Hey there, data enthusiasts! Ready to dive into the exciting world of mouse proteomics? In this comprehensive guide, we'll walk through a complete R pipeline designed to analyze LFQ (Label-Free Quantification) proteomics data. Whether you're a seasoned bioinformatician or just starting, this pipeline provides a clear, step-by-step approach to data import, cleaning, analysis, and insightful visualization. We'll be using a variety of powerful R packages, from data wrangling with tidyverse to sophisticated statistical analysis with limma and functional enrichment with clusterProfiler.

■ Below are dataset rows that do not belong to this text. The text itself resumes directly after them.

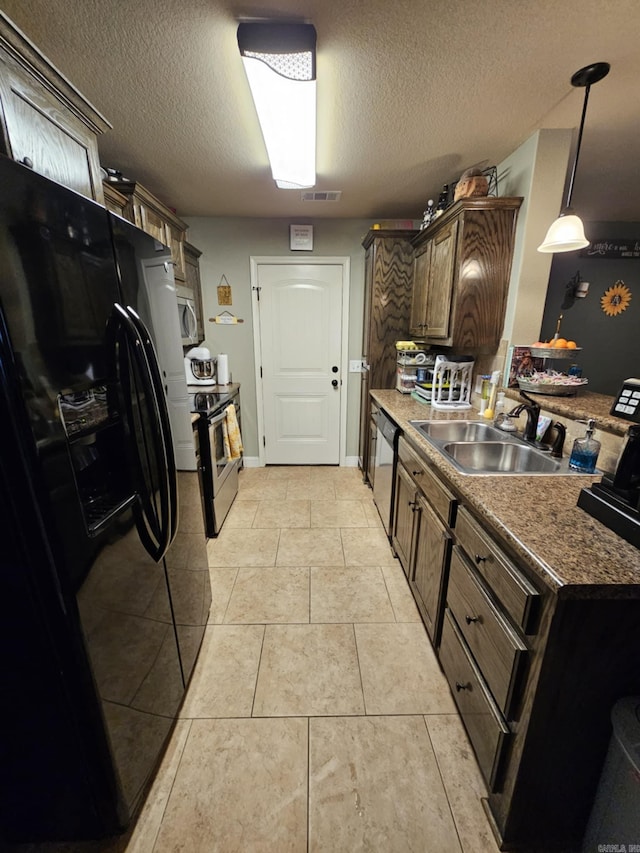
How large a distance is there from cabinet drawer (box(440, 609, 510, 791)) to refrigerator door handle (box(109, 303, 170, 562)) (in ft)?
3.70

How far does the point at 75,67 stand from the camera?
54.2 inches

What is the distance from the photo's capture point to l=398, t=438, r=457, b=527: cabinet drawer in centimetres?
→ 136

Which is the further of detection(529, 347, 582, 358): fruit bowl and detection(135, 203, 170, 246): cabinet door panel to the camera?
detection(135, 203, 170, 246): cabinet door panel

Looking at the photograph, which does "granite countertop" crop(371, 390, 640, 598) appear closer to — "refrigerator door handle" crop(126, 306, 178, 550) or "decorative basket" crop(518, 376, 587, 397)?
"decorative basket" crop(518, 376, 587, 397)

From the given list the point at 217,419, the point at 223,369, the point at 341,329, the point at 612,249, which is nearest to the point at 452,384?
the point at 341,329

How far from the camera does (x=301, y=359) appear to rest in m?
3.54

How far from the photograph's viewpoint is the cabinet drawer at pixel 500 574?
86 centimetres

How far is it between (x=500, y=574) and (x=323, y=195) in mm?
2838

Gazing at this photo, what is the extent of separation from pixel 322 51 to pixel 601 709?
7.73 ft

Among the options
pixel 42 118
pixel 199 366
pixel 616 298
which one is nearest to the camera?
pixel 42 118

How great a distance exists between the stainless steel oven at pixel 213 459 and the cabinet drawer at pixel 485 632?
1.70 metres

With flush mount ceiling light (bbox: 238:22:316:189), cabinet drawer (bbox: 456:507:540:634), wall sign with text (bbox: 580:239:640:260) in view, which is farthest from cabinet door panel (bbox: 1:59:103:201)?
wall sign with text (bbox: 580:239:640:260)

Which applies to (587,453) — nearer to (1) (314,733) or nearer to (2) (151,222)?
(1) (314,733)

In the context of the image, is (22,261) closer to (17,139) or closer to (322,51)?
(17,139)
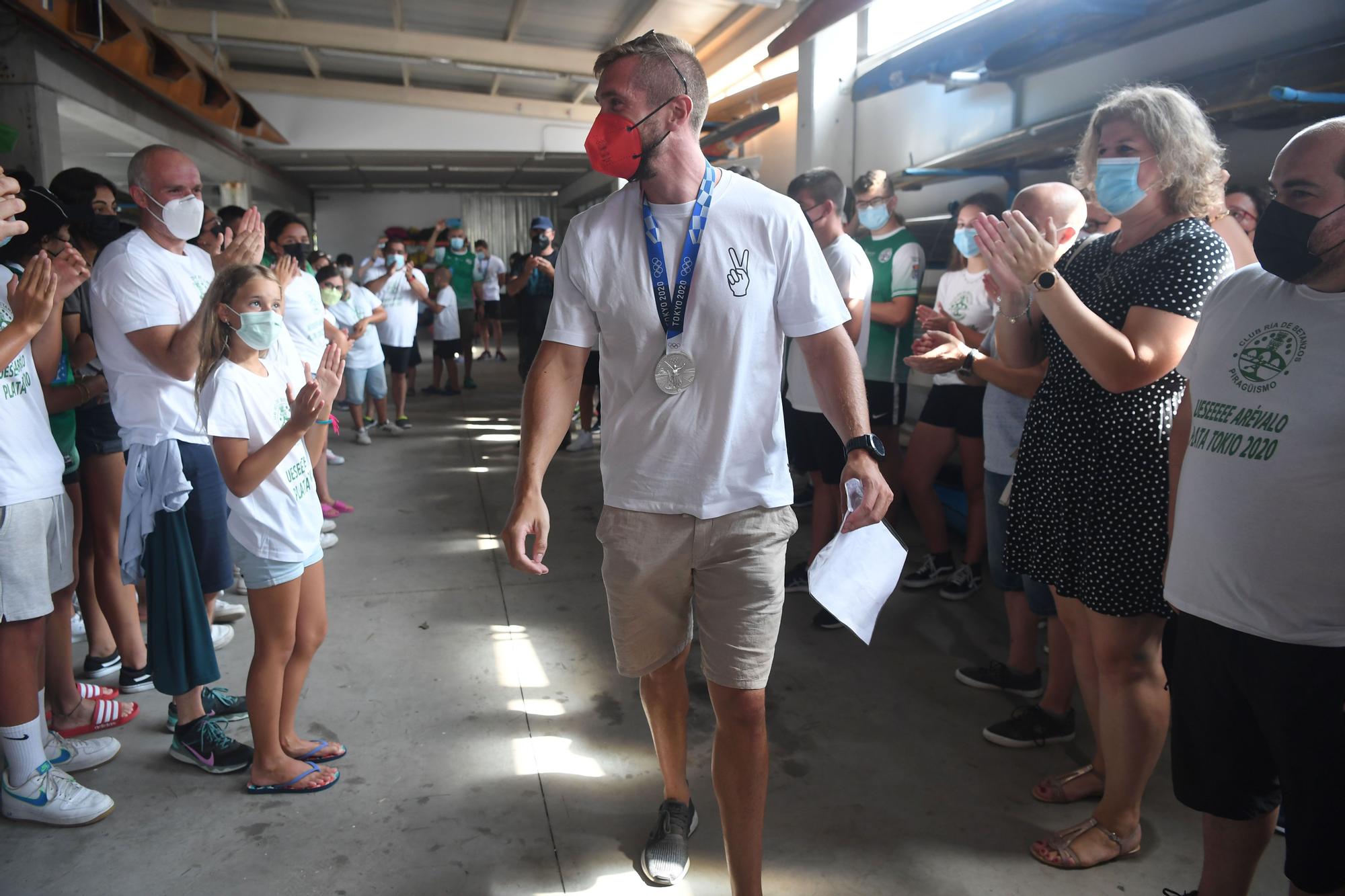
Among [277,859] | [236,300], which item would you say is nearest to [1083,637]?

Get ready to unlock the secrets hidden within your proteomics data!

Setting Up Your Proteomics Analysis in R

First things first, let's get our environment ready. This section focuses on setting up the necessary libraries and packages for a successful proteomics analysis using the R programming language. This is the foundation upon which the entire analysis will be built, ensuring that all the required tools are in place. We'll handle package installations and library loading, which is the initial step in any R-based analysis. It's similar to gathering all the ingredients before you start cooking. This step is critical because it ensures that all the necessary tools, like those for data manipulation, statistical analysis, and visualization, are available for use.

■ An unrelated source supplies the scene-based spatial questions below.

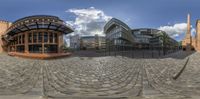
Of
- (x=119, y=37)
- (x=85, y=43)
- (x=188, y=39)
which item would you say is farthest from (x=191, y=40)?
(x=85, y=43)

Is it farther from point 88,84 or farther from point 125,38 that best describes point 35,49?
point 88,84

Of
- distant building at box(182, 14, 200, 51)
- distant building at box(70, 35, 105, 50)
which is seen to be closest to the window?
distant building at box(70, 35, 105, 50)

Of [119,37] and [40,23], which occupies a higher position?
[40,23]

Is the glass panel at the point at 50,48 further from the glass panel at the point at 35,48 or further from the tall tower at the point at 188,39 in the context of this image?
the tall tower at the point at 188,39

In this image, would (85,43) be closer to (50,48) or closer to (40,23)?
(40,23)

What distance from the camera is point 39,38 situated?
33.7 m

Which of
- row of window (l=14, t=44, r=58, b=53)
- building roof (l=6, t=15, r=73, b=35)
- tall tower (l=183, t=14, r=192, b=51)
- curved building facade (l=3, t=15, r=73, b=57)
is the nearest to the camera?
building roof (l=6, t=15, r=73, b=35)

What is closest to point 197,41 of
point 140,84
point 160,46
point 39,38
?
point 160,46

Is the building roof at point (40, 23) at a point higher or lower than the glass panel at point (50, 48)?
higher

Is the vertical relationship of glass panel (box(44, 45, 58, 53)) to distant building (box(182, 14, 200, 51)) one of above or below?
below

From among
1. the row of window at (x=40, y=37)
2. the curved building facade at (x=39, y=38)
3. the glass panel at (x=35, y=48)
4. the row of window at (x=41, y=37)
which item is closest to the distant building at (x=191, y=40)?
the curved building facade at (x=39, y=38)

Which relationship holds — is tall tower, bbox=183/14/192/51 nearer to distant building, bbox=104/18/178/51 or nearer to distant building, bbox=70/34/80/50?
distant building, bbox=104/18/178/51

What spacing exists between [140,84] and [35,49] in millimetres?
30191

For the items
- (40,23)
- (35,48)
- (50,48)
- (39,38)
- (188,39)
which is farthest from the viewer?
(188,39)
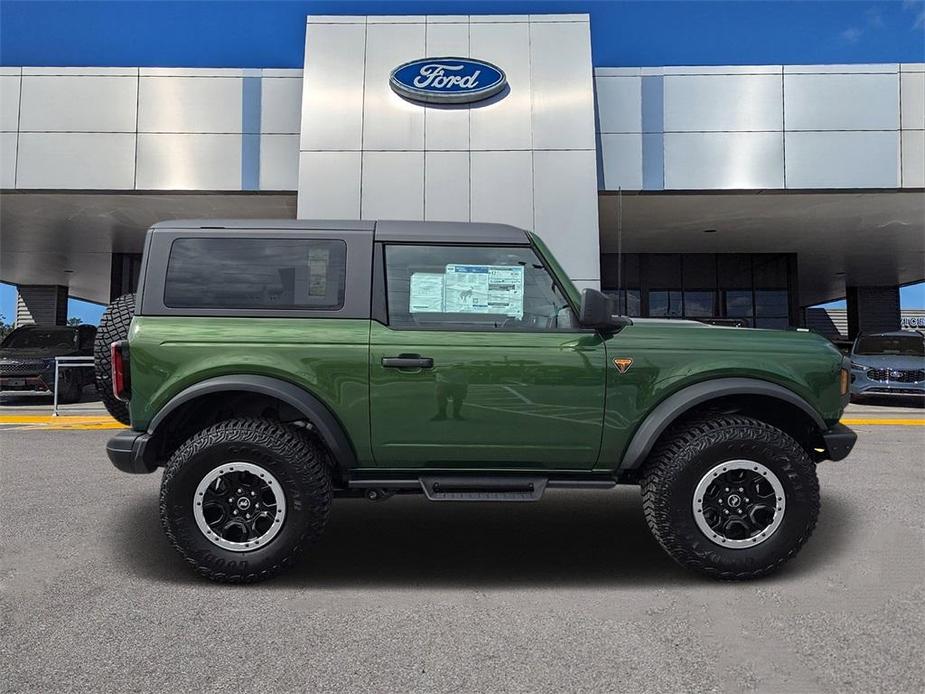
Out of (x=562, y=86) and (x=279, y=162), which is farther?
(x=279, y=162)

Let's break down this crucial setup phase, which is essential for a streamlined and error-free analysis. We'll start with the installation of required packages. The code snippet begins by checking if the BiocManager package is installed; if not, it installs it, ensuring that we can access packages from Bioconductor, a repository for bioinformatics software. Following that, it defines two vectors: cran_pkgs and bioc_pkgs. The cran_pkgs vector lists packages available on CRAN (Comprehensive R Archive Network), and bioc_pkgs lists packages from Bioconductor. The script then uses for loops to iterate through these vectors and install the packages if they aren't already present on your system. Finally, it loads all installed packages using the library() function, making them available for use throughout the analysis. This systematic approach minimizes errors and ensures all dependencies are met. This is a cornerstone for reproducibility and efficiency.

##### 1. Setup #####
if (!requireNamespace("BiocManager", quietly=TRUE)) install.packages("BiocManager")
cran_pkgs <- c("readxl","tidyverse","openxlsx","pheatmap","ggrepel","ComplexHeatmap","circlize")
bioc_pkgs <- c("limma","clusterProfiler","org.Mm.eg.db","enrichplot","DOSE","pathview")
for(p in cran_pkgs) if(!require(p, character.only=TRUE)) install.packages(p)
for(p in bioc_pkgs) if(!require(p, character.only=TRUE)) BiocManager::install(p)
library(readxl); library(dplyr); library(tidyr); library(ggplot2)
library(limma); library(pheatmap); library(ggrepel)
library(clusterProfiler); library(org.Mm.eg.db); library(openxlsx)
library(ComplexHeatmap); library(circlize)
library(enrichplot); library(DOSE); library(pathview)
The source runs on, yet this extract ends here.